- North American box art
- Developer: Capcom Production Studio 1
- Publisher: Capcom
- Director: Yasunori Ichinose
- Producer: Tsuyoshi Tanaka
- Designers: Katsuhiro Eguchi Yuji Matsumoto Kennsuke Imamura Yōichirō Ikeda Shintaro Kojima Eri Sawada Goro Terada
- Composers: Masato Kohda Yuko Komiyama Akihiko Narita
- Series: Monster Hunter
- Platform: PlayStation Portable
- Release: JP: December 1, 2005; EU: May 12, 2006; NA: May 23, 2006; AU: May 26, 2006;
- Genre: Action role-playing
- Modes: Single player, multiplayer

= Monster Hunter Freedom =

2005 video game

 is a 2005 action role-playing game developed and published by Capcom for the PlayStation Portable. The first handheld installment in the Monster Hunter franchise, the game is an enhanced port of Monster Hunter G, rebalanced to allow for easier solo quest completion and game progression.

==Gameplay==
Just like its predecessors, Monster Hunter and Monster Hunter G, this game revolves around the player completing quests and gathering materials to upgrade their equipment in order to advance. The more rare the items and equipment, the stronger the main physical aspects of the character will be. Unlike other hack 'n' slash games, this game requires planning and skill in order to overcome large monsters instead of brute force. There are many weapons which the hunter can use to bring down the monsters, these are Sword and Shield, Great Swords, Dual Blades, Hammers, Lances, Light Bowguns and Heavy Bowguns. Each requires a variety of items to create which are acquired by completing quests, and collecting the spoils carved from monsters or found on the ground.

===Singleplayer===
In this mode the player can do village elder quests, and enter the Offline Gathering Hall to do guild quests by themselves, and buy items to aid in the completion of the quest. The player can also tend to a farm to harvest useful items.

===Multiplayer===
If players enter the Online Gathering Hall they can go on quests with other players via the PSP's adhoc. They can exchange guild cards which keep track of the characters stats. They can also go on treasure hunting quests. While the characters are waiting for others to join their quests there is a table they can sit at. While sitting at the table, you can push the different directions on the directional arrows to perform various animations such as swinging their beer mug, or passing out from drunkenness.

Actions to take >>
**A.** Answer these questions from the Monster Hunter Freedom article:
(i) Who directed the game?
(ii) Which earlier game is this one an enhanced port of?
(iii) In the single-player mode, what can the player tend to harvest useful items?
**B.** Please rewrite the part of the Monster Hunter Freedom article that opens with the words containing "2005 video game" and closes with "and game progression.", substituting "PSP" for "PlayStation Portable" wherever it appears.

Data shown >>
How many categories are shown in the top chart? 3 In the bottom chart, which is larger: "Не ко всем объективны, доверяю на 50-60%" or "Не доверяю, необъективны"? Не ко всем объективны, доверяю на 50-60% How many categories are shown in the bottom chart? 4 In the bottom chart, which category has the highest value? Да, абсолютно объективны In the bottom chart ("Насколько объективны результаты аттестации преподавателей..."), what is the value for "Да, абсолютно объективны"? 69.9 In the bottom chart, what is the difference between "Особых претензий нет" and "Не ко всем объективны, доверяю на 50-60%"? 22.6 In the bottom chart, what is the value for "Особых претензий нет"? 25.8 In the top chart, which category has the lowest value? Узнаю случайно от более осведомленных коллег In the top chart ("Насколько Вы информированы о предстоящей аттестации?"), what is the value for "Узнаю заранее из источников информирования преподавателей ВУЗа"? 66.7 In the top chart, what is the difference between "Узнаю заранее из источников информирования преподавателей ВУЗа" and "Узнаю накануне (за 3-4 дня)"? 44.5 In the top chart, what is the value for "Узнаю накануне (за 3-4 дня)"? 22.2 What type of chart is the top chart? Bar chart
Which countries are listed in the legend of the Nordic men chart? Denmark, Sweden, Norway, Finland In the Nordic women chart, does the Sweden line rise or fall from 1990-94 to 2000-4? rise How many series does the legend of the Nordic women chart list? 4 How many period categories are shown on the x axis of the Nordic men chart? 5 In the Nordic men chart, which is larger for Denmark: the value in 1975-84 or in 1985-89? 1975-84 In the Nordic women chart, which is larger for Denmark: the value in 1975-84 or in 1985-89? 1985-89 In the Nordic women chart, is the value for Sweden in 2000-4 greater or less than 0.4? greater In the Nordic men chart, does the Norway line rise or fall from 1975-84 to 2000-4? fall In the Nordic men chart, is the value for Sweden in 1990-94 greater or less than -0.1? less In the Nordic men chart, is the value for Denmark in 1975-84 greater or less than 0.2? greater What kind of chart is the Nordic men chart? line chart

Answers by task >>
**A.**
(i) Yasunori Ichinose
(ii) Monster Hunter G
(iii) A farm

**B.**
2005 video game

 is a 2005 action role-playing game developed and published by Capcom for the PSP. The first handheld installment in the Monster Hunter franchise, the game is an enhanced port of Monster Hunter G, rebalanced to allow for easier solo quest completion and game progression.